Now that former CIA Director David Petraeus has agreed to testify before the Senate Intelligence Committee, his words immediately become the focus of the congressional investigation into the Sept. 11 terrorist attack in Benghazi, Libya.

Congressional intelligence committees will hold closed-door hearings Thursday about the attack, and are set to hear from acting CIA Director Michael Morell and other Obama administration intelligence officials. Mr. Petraeus had been slated to appear at those hearings until he abruptly resigned as CIA chief on Friday over an extramarital affair.

It was not clear Wednesday morning if Petraeus would take part in the Thursday hearings or testify at a separate meeting, perhaps Friday. But it is clear that Petraeus is the one from whom congressional leaders want to hear.

Even before Petraeus's resignation, there were plenty of unanswered questions about the attack on the US consulate in Benghazi and the response of the Obama administration and the CIA. Congressional intelligence leaders see Petraeus as central to getting to the bottom of the Benghazi attack, especially now that it is known that CIA operations in Benghazi dwarfed those of the small and thinly protected consulate, that two of the four Americans killed in the assault were CIA contractors, and that Petraeus was embroiled in an investigation into an extramarital affair even as a separate probe into the Benghazi attack heated up.
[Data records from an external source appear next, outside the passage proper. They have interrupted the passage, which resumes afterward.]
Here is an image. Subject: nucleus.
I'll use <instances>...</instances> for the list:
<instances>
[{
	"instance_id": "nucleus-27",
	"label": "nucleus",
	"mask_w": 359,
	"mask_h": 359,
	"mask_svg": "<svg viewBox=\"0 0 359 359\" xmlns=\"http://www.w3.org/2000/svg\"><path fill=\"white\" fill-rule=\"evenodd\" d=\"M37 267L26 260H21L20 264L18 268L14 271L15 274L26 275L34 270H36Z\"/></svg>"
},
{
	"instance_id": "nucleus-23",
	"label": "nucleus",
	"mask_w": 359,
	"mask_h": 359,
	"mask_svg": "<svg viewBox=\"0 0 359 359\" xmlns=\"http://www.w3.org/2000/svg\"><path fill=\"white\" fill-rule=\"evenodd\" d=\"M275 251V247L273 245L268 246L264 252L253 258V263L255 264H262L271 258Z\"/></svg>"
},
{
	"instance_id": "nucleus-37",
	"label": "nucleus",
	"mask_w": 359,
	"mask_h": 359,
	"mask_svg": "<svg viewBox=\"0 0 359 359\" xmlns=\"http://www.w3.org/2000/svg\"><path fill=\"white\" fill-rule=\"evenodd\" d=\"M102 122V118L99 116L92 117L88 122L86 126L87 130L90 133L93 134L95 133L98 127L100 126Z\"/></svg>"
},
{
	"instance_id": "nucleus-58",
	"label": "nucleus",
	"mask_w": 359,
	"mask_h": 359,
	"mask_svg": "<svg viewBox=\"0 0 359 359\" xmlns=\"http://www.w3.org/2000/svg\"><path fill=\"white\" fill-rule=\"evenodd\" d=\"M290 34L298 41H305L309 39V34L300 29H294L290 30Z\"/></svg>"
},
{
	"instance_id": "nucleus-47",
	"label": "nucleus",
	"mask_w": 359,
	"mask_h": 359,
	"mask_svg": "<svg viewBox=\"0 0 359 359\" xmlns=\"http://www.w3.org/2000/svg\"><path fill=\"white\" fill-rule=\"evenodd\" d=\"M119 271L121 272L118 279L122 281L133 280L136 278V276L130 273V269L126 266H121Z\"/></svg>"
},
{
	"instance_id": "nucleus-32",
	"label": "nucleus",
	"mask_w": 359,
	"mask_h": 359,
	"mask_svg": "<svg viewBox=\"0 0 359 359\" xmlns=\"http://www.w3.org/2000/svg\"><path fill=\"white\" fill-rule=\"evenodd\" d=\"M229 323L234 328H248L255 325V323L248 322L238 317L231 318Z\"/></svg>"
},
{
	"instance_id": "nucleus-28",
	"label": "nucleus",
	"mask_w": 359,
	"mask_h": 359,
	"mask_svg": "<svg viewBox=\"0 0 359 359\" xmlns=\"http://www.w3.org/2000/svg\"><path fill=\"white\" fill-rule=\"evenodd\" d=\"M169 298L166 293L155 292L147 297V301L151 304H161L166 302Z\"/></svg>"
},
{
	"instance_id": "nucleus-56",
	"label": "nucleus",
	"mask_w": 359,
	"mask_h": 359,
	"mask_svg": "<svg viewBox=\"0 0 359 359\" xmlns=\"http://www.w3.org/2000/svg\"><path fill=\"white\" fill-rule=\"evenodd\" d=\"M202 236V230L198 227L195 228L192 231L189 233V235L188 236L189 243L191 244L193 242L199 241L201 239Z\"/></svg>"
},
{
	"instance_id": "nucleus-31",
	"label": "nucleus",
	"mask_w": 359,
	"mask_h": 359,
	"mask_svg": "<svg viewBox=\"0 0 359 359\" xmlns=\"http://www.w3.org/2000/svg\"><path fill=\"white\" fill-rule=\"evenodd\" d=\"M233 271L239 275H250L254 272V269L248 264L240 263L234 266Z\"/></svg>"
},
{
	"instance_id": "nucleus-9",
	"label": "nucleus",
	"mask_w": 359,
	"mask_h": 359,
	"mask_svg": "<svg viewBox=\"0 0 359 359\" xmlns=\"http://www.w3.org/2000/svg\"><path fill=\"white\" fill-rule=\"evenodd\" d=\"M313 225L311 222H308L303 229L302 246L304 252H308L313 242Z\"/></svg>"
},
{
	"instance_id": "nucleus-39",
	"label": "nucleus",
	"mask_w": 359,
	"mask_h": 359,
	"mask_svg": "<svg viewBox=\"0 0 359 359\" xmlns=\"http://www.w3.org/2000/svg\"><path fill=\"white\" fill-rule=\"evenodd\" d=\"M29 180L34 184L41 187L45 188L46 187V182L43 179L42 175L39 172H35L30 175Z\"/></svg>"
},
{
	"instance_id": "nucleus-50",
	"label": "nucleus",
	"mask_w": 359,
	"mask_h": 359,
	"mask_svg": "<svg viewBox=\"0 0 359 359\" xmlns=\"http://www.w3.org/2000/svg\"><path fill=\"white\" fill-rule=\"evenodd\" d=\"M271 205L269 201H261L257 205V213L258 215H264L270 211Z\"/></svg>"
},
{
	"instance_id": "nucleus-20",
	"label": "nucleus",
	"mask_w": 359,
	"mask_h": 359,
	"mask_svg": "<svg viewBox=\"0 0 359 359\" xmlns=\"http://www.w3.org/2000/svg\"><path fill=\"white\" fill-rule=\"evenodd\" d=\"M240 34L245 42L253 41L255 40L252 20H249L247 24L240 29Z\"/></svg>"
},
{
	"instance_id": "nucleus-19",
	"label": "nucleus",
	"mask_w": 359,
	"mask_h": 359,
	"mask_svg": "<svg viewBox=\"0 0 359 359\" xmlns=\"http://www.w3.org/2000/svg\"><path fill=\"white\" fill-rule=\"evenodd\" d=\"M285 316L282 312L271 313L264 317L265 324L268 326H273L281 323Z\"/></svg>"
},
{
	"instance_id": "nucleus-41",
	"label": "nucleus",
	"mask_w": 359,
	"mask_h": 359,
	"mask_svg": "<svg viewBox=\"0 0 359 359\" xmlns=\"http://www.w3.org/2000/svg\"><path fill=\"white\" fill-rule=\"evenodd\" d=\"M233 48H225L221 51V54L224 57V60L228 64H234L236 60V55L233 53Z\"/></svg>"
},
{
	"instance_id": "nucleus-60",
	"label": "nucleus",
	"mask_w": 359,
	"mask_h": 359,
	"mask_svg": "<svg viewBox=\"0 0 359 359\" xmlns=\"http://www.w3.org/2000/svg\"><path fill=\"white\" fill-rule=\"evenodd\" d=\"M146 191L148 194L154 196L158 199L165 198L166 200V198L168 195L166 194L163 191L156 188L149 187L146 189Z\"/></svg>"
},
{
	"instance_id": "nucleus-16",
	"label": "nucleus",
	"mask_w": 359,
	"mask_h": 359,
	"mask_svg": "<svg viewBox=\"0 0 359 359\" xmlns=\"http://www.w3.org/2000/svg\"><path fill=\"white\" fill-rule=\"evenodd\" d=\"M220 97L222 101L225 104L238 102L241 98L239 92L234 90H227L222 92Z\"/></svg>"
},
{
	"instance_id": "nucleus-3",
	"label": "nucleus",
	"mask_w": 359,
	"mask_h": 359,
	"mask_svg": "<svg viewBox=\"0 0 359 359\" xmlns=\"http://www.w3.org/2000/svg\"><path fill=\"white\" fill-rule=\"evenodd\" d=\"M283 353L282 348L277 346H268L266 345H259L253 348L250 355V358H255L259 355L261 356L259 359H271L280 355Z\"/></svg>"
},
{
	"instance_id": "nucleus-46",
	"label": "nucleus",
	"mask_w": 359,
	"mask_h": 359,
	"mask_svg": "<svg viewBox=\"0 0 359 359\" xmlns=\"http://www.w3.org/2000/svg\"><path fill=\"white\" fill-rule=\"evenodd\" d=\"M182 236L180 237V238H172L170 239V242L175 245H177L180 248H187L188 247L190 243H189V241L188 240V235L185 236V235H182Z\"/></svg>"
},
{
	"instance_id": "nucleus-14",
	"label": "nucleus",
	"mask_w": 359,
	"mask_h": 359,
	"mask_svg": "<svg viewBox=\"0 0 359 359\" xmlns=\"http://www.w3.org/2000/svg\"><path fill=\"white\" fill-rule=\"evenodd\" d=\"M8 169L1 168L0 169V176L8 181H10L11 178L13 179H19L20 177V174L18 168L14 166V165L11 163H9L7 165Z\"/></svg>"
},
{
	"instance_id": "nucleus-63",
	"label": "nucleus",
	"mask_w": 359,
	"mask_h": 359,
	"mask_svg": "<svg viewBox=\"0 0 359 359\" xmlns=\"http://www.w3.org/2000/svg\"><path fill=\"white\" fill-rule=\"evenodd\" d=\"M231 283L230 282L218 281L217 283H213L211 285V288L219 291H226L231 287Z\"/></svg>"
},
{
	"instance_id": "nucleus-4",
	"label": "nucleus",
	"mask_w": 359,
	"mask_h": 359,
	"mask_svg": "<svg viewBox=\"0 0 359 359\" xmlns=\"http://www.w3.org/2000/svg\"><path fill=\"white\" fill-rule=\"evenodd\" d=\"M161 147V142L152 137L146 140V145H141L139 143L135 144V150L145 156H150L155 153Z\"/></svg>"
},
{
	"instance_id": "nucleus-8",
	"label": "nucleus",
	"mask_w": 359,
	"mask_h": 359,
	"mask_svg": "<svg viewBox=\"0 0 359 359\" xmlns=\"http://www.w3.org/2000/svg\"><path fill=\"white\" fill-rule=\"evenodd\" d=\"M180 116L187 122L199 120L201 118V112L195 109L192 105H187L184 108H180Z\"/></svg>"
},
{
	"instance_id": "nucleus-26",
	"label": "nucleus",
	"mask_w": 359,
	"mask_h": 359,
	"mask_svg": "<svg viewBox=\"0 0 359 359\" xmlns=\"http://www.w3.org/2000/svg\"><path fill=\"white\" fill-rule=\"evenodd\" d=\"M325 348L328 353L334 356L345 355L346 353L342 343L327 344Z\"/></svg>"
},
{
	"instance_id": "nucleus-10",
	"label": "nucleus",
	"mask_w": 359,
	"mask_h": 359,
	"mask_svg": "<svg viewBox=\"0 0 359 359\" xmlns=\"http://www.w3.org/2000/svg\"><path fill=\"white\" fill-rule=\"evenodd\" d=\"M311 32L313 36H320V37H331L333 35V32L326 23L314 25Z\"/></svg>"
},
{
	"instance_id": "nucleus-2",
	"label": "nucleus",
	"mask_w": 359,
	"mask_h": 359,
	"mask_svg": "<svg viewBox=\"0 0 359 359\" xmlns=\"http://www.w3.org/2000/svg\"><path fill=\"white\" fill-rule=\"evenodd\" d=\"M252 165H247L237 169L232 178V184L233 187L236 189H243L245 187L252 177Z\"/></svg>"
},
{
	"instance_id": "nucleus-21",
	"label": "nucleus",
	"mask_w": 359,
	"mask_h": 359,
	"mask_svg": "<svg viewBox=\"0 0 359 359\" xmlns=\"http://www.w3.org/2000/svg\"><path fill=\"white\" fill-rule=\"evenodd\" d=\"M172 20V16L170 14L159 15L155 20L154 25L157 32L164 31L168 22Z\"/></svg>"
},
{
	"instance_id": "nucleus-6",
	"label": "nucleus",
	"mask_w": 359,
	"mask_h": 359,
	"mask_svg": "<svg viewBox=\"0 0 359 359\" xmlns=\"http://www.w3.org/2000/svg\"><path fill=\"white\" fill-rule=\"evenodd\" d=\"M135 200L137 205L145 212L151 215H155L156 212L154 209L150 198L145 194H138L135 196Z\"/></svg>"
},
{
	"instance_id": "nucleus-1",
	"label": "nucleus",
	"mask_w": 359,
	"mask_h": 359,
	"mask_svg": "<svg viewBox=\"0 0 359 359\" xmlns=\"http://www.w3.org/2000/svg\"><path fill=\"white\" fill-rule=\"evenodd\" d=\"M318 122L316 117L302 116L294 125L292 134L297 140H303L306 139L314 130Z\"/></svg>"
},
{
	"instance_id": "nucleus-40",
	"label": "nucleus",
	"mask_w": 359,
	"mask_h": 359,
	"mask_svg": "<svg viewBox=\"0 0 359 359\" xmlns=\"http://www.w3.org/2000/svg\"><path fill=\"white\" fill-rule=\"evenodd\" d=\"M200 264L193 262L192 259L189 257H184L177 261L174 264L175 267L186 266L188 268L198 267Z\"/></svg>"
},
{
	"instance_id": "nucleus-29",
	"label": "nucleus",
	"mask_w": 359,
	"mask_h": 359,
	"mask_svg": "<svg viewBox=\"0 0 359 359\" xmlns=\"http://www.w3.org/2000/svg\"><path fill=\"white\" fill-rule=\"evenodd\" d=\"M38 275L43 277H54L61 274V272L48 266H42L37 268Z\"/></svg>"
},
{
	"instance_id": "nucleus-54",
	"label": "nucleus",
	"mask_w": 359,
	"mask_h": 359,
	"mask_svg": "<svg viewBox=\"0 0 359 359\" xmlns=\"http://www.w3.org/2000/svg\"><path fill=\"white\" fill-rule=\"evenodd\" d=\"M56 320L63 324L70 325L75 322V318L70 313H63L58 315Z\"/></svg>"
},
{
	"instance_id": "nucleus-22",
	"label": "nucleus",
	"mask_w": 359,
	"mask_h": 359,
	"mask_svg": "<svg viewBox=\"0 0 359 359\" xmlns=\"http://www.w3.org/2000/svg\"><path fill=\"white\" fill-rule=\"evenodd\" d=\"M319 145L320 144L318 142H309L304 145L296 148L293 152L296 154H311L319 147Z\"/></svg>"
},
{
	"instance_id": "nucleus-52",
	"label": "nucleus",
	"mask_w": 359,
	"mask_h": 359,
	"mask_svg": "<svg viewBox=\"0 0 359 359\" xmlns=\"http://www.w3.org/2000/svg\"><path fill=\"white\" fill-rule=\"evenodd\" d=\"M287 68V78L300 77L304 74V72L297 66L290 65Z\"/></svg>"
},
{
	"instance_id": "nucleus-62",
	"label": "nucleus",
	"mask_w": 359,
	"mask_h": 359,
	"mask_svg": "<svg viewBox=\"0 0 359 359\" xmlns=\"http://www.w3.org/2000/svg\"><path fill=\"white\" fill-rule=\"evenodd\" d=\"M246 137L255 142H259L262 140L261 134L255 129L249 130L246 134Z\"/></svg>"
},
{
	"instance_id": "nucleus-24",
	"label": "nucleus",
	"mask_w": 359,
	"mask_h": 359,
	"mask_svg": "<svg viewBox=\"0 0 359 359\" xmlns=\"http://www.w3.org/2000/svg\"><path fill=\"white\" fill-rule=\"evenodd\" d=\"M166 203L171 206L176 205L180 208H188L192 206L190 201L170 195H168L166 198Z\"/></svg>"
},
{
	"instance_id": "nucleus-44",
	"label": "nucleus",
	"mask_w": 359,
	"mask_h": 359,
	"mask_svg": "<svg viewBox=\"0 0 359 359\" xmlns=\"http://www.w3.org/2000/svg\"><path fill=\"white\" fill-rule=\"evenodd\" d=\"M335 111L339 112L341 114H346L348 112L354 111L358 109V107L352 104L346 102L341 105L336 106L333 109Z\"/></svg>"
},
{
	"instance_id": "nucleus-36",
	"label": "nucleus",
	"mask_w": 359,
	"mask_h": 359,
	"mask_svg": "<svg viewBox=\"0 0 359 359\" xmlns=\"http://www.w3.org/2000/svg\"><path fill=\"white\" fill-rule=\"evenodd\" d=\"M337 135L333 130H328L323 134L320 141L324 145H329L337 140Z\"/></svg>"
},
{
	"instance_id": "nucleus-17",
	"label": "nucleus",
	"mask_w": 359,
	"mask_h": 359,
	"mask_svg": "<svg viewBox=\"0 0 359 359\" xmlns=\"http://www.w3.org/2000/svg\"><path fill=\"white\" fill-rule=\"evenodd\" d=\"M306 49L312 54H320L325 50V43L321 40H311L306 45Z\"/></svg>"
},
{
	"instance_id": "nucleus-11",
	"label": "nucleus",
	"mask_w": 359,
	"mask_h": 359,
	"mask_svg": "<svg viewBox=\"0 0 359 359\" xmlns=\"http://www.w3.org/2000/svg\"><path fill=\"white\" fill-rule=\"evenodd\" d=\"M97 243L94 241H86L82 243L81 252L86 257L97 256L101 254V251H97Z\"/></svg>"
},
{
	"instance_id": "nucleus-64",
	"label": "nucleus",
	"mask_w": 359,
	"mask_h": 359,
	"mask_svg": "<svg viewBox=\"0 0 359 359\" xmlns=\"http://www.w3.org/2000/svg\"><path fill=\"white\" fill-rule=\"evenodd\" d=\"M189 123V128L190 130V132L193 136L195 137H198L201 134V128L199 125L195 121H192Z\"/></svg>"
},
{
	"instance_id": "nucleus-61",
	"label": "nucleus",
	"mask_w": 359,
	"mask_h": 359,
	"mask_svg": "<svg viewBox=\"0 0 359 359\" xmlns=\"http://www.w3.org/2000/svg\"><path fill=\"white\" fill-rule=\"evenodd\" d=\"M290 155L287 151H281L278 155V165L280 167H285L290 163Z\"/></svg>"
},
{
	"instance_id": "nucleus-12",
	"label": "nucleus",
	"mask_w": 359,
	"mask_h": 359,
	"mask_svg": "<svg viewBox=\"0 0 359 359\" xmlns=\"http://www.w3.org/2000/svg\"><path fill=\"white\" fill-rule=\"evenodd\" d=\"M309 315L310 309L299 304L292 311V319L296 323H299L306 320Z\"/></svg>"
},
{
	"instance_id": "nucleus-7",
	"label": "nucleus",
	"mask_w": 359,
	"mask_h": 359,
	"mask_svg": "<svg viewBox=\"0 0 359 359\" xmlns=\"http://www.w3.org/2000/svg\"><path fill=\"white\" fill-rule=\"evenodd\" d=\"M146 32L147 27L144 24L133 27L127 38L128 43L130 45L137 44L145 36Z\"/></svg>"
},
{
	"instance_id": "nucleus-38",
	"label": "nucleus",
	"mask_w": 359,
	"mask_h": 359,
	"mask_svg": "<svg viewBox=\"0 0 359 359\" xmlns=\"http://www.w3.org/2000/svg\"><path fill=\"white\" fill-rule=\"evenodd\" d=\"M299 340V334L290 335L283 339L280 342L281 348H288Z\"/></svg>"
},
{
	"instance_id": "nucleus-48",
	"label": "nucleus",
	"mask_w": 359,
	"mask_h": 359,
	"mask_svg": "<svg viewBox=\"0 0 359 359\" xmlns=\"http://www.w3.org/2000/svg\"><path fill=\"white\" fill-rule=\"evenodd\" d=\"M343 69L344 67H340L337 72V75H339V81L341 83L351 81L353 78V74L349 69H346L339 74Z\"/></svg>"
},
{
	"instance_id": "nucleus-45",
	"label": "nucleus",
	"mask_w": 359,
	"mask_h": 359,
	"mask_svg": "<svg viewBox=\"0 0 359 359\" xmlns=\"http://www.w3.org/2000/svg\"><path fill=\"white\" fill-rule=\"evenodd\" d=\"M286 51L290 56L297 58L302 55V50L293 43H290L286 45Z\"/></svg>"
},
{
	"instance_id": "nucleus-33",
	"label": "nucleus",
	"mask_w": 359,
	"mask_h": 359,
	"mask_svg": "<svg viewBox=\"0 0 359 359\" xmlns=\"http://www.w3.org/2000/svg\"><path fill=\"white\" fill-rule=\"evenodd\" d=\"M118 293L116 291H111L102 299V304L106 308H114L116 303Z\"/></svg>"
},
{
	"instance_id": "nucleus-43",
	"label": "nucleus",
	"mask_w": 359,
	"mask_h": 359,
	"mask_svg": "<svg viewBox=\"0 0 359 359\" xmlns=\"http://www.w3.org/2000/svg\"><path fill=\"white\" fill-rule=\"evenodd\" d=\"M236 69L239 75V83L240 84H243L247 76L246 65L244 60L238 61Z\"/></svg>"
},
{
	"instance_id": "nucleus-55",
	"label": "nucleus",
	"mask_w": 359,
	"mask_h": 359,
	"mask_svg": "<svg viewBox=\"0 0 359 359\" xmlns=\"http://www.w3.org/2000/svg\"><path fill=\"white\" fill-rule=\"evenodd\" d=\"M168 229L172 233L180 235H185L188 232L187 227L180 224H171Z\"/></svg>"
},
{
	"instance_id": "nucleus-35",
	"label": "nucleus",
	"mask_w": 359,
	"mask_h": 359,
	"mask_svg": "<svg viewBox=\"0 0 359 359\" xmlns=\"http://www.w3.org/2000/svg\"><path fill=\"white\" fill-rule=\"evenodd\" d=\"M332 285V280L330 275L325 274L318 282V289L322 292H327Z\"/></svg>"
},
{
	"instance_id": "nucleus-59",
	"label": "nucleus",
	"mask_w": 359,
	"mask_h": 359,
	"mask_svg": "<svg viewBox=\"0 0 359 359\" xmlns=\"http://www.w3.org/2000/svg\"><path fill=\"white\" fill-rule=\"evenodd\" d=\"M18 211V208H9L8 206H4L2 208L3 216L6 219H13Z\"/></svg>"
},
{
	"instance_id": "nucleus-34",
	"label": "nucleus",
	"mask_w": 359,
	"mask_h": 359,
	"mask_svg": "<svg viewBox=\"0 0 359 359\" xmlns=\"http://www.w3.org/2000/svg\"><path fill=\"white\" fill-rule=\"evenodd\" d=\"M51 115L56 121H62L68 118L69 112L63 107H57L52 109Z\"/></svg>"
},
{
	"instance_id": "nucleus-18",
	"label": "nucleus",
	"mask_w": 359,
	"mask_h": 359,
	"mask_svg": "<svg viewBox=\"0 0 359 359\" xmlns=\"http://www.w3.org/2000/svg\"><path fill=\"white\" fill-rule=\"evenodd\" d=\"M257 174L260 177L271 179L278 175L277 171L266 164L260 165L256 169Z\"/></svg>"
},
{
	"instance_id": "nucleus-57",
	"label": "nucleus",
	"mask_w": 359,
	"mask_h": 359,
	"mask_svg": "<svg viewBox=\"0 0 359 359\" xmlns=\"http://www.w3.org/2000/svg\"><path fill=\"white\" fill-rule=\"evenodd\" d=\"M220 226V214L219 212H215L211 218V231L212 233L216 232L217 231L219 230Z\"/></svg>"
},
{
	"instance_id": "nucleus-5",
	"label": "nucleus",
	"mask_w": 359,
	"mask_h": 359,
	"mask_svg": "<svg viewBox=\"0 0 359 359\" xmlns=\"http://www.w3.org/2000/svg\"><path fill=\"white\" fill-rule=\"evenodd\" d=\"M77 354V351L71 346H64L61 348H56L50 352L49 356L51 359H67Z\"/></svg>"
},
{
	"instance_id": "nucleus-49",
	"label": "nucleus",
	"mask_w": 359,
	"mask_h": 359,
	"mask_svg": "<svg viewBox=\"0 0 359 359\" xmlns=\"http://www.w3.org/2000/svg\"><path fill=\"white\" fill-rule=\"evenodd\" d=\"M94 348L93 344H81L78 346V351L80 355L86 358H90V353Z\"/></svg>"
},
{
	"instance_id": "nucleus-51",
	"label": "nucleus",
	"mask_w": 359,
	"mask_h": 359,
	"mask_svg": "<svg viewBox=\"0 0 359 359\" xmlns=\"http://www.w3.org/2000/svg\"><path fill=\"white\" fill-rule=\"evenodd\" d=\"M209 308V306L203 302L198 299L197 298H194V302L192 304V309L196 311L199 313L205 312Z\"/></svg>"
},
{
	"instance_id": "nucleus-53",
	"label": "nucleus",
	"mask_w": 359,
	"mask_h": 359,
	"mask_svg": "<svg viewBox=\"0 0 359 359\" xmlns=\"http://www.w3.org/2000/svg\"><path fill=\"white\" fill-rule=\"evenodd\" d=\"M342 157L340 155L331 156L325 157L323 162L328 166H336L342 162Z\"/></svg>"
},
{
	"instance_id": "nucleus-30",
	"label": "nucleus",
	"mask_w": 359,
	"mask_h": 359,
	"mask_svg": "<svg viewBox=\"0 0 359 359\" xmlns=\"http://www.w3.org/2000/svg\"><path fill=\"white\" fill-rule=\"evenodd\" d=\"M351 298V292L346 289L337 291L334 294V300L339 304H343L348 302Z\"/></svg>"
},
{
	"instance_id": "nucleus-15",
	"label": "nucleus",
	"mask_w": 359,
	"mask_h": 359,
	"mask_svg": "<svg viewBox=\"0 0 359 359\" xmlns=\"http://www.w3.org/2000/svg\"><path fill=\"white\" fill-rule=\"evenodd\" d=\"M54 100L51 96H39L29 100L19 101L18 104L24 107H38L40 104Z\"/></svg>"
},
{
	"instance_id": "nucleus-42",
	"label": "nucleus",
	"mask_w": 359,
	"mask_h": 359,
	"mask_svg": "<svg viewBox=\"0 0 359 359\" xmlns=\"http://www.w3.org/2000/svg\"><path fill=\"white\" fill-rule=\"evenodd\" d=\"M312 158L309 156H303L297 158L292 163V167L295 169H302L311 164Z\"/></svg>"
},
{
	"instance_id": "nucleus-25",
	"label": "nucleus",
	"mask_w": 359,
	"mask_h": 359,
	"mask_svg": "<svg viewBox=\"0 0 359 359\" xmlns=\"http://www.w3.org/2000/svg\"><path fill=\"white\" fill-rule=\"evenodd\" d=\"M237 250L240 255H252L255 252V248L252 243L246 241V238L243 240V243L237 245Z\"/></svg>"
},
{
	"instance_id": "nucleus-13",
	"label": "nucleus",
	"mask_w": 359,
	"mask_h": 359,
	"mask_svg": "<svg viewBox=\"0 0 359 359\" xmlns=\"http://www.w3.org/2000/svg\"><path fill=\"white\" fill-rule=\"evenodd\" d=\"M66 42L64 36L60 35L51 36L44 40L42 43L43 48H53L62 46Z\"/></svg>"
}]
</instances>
Congressional leaders believe Petraeus holds the key to several unanswered questions, among them:

• Why, nearly a week after the attack, did the CIA provide senior administration officials with talking points that portrayed the Benghazi incident as a spontaneous attack fueled by an anti-Islam video?

• Why was the consulate so unprotected and so poorly guarded, when the CIA had an “annex” manned by dozens of agents less than a mile away?

• What did Petraeus learn from a late-October trip to Libya, and why has the report he is said to have written after the trip not been made available to congressional intelligence leaders?

• Did Petraeus’s affair with his biographer, and then the complications of an FBI investigation, ever pose a national security threat or in any way have an impact on the CIA’s response to the Benghazi attack?

Senate Intelligence Committee Chairman Dianne Feinstein of California said Wednesday Petraeus “is very willing and interested in talking” to congressional intelligence committees, although she said the timing of his testimony is not set.

Senator Feinstein is among a number of US lawmakers who have said Petraeus’s testimony on Benghazi is so important that he might be subpoenaed if he did not volunteer to testify.